__Work instructions__
Extend the Nutch mailing-list thread on testing robots.txt parsing, picking up after its final line. Continue only that thread, not the listing.

Hi,

You can test the robots parsing with : ./nutch plugin lib-http
org.apache.nutch.protocol.http.api.RobotRulesParser ~/testRobots.txt
~/testURL PHFAWS/Nutch-1.3

where testRobots.txt contains the robots.txt file that you want to test,
testURL has the URLs and finally your user agent.

HTH

Julien



On 30 September 2011 21:15, Chip Calhoun <[email protected]> wrote:

> I've been able to run the ParserChecker now, but I'm not sure how to
> understand the results. Here's what I got:
>
> # bin/nutch org.apache.nutch.parse.ParserChecker
> http://digital.lib.umd.edu/oclc/MdU.ead.histms.0094.xml
> ---------
> Url
> ---------------
> http://digital.lib.umd.edu/oclc/MdU.ead.histms.0094.xml---------
> ParseData
> ---------
> Version: 5
> Status: success(1,0)
> Title:
> Outlinks: 1
>  outlink: toUrl: GR:32:A:128 anchor:
> Content Metadata: ETag="1fa962a-56f20-485df79c50980" Date=Fri, 30 Sep 2011
> 19:54:14 GMT Content-Length=356128 Last-Modified=Wed, 05 May 2010 21:26:14
> GMT Content-Type=text/xml Connection=close Accept-Ranges=bytes
> Server=Apache/2.2.3 (Red Hat)

__Dataset content__

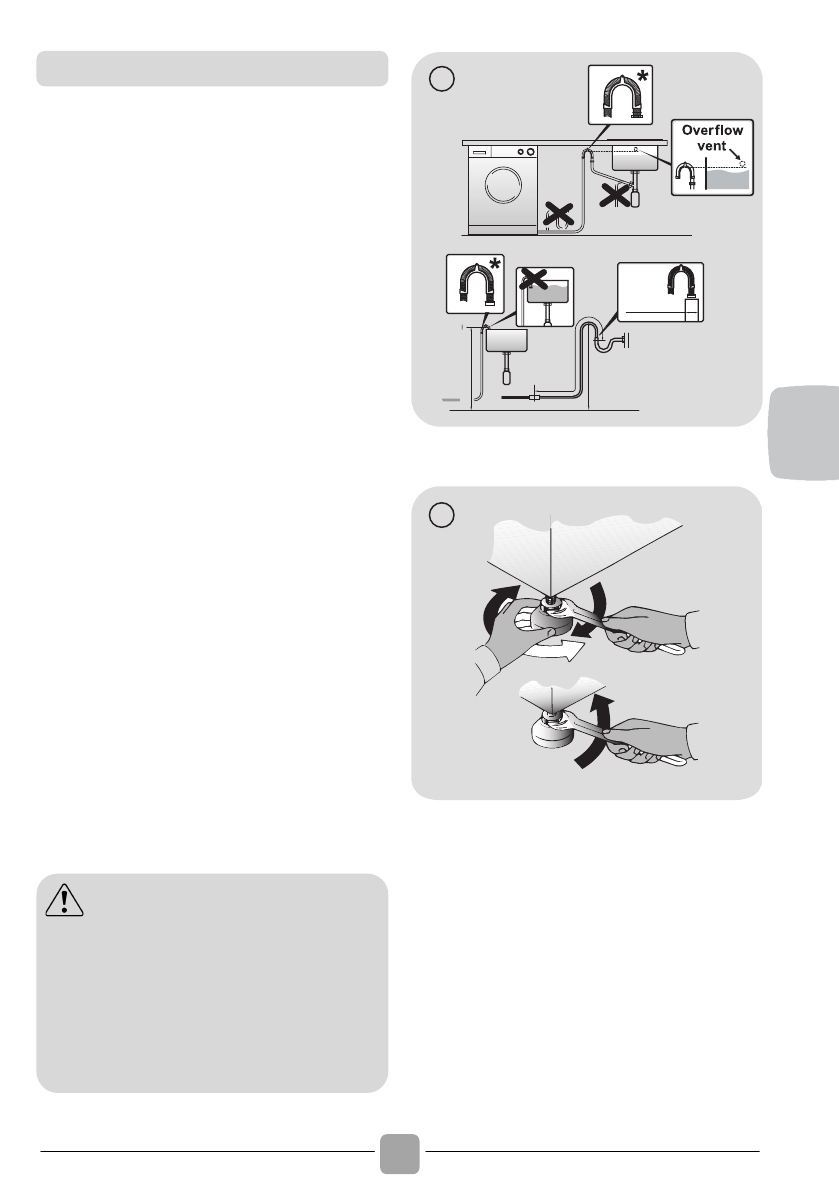 Overflow vent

__Result below__
> Parse Metadata: Content-Type=application/xml
>
> Curl also retrieves this file, and yet I can't get my crawl to pick it up.
>
> Could it be an issue with robots.txt? The robots file for this site reads
> as follows:
> User-agent: PHFAWS/Nutch-1.3
> Disallow:
>
> User-agent: archive.org_bot
> Disallow:
>
> User-agent: *
> Disallow: /
>
> That first user-agent is, as near as I can tell, what I'm sending. My log
> shows the following:
> 2011-09-30 15:54:17,712 INFO  http.Http - http.agent = PHFAWS/Nutch-1.3
> (American Institute of Physics: Physics History Finding Aids Web Site;
> http://www.aip.org/history/nbl/findingaids.html; [email protected])
>
> Can anyone tell what I'm missing? Thanks.
>
> Chip
>
>
> -----Original Message-----
> From: Chip Calhoun [mailto:[email protected]]
> Sent: Thursday, September 29, 2011 4:12 PM
> To: [email protected]
> Subject: RE: What could be blocking me, if not robots.txt?
>
> Ah, sorry. I had already deleted the local copy from my server (aip.org)
> to avoid clutter. So yeah, that will definitely 404 now.
>
> Curl retrieves the whole file with no problems. I can't try the
> ParserChecker today as I'm stuck away from my own machine, but I will try it
> tomorrow. The fact that I can curl it at least tells me this is a problem I
> need to fix in Nutch.
>
> Chip
>
> ________________________________________
> From: Markus Jelsma [[email protected]]
> Sent: Thursday, September 29, 2011 1:01 PM
> To: [email protected]
> Cc: Chip Calhoun
> Subject: Re: What could be blocking me, if not robots.txt?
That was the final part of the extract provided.